**Text block:**
Hmm. This isn't, of course, much like "diff". I've hacked together
something that behaves much more like "diff" (it finds a maximal
common subtree and records, in effect, the differences between each
argument tree and this subtree); the downside is that, unlike Sam's
code, it's terribly inefficient (it uses, in most cases, both space
and time on the order of MN where M,N are the sizes of the trees
being compared). I can't see a simple way to apply the same technique
used in e.g. GNU diff (probably every diff on the planet, but GNU is
the only one I've read the code of) to reduce the space costs much.

So, now you have a choice between simple fast code that solves the
wrong problem (Sam's), or more complicated terribly inefficient code
that solves the right one (mine). Does anyone fancy trying to produce
the best of both worlds?

Here's the code. It's mostly untested, but the ideas are simple
enough that any bugs are probably shallow. (It's just doing
dynamic programming.) It's also entirely devoid of declarations
and suchlike.

---------------------------- code begins ----------------------------
;;;; Tree-based "diff"-like stuff.
;;; This is elegant but inefficient, especially on memory. To
;;; make it useful we need some heuristic for producing decent
;;; performance even on large-ish trees.
;;; Incidentally, the ideas in here would all work perfectly well
;;; for other languages, working with abstract syntax trees. Instead
;;; of just CAR and CDR we'd have N accessors, where N depends on
;;; what sort of node we're looking at.
;;; To use this really effectively for source code control we'd
;;; need some sensible way of representing comments.

;;; A 2d-hashtable hashes on two values. We implement it with nested
;;; hashtables. We don't distinguish between NIL values and non-values.

(defun make-2d-hashtable () (make-hash-table :test #'eql))

(defun gethash-2d (a b hash)
  (let ((ha (gethash a hash)))
    (if ha (gethash b ha) nil)))

(defun gethash-2d-setter (a b hash value)
  (let ((ha (gethash a hash)))
    (setf (gethash b (or ha (setf (gethash a hash)
                                  (make-hash-table :test #'eql))))
          value) ))
(defsetf gethash-2d gethash-2d-setter)

(defstruct patch
  type
  score
  other
  child)

Scene-based spatial questions

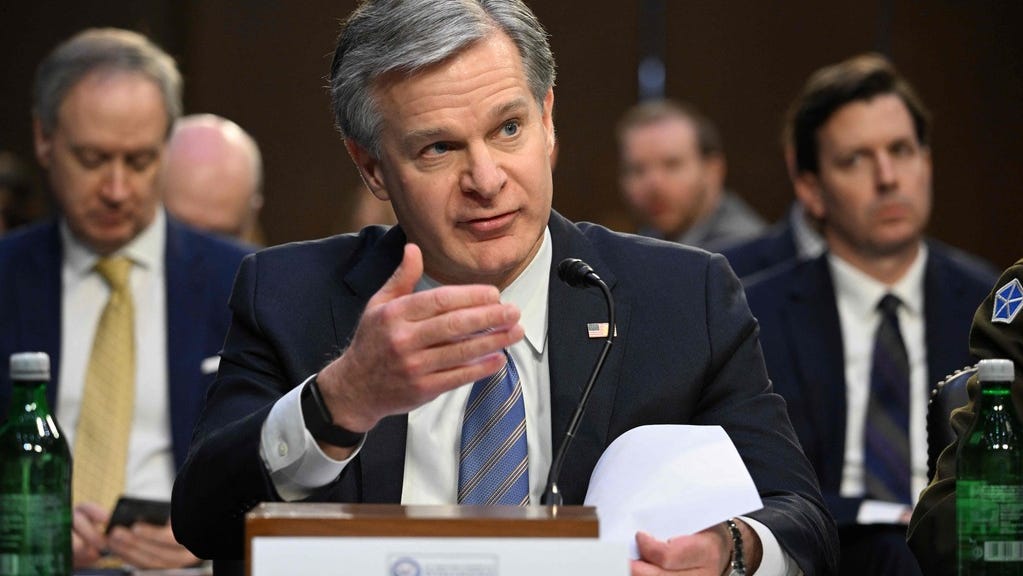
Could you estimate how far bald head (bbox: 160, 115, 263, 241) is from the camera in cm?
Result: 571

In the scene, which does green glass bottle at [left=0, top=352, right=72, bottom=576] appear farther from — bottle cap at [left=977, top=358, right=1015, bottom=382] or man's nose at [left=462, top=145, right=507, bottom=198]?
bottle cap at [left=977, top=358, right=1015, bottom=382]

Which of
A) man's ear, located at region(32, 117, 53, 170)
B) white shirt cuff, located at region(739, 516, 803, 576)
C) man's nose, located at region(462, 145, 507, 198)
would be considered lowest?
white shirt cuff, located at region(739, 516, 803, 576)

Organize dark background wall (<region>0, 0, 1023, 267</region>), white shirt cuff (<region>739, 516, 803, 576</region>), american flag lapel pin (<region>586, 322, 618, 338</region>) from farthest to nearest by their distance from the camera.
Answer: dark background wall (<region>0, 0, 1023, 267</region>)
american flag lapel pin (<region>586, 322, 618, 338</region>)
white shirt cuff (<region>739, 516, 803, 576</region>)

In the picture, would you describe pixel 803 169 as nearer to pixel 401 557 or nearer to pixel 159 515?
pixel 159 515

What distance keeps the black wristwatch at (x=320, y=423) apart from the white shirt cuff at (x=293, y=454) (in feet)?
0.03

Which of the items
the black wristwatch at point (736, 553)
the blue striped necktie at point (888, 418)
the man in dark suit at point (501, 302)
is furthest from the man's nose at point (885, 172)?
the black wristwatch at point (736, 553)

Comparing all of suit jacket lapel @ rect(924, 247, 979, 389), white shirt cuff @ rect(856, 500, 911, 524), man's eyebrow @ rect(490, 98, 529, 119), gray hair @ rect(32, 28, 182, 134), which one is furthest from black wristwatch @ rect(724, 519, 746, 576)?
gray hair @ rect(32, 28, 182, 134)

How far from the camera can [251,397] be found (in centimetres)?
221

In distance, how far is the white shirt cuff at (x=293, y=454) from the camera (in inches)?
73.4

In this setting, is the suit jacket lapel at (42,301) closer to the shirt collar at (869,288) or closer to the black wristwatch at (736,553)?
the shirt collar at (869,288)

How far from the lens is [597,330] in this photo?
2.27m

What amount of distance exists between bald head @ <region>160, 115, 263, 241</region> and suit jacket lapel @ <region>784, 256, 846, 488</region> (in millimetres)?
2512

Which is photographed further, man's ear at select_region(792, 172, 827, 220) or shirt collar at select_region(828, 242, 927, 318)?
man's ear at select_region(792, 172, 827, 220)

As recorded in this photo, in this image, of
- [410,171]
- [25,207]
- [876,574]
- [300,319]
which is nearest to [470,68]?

**Required tasks:**
a - Translate into Spanish this sentence from the text on tree-based diff: "Does anyone fancy trying to produce the best of both worlds?"
b - Rewrite as a numbered list the part of the records that runs from the line containing "How far from the camera" through the end of the records, leaving out blank lines.
The text on tree-based diff and the records are independent of each other.

**Task-by-task answers:**
a - ¿Alguien se anima a intentar conseguir lo mejor de ambos mundos?

b -
1. How far from the camera can [251,397] be found (in centimetres)?
2. 221
3. In distance, how far is the white shirt cuff at (x=293, y=454) from the camera (in inches)?
4. 73.4
5. In this setting, is the suit jacket lapel at (42,301) closer to the shirt collar at (869,288) or closer to the black wristwatch at (736,553)?
6. the shirt collar at (869,288)
7. How far from the lens is [597,330] in this photo?
8. 2.27m
9. What amount of distance exists between bald head @ <region>160, 115, 263, 241</region> and suit jacket lapel @ <region>784, 256, 846, 488</region> (in millimetres)?
10. 2512
11. Which is photographed further, man's ear at select_region(792, 172, 827, 220) or shirt collar at select_region(828, 242, 927, 318)?
12. man's ear at select_region(792, 172, 827, 220)
13. As recorded in this photo, in this image, of
14. - [410,171]
15. - [25,207]
16. - [876,574]
17. - [300,319]
18. which is nearest to [470,68]?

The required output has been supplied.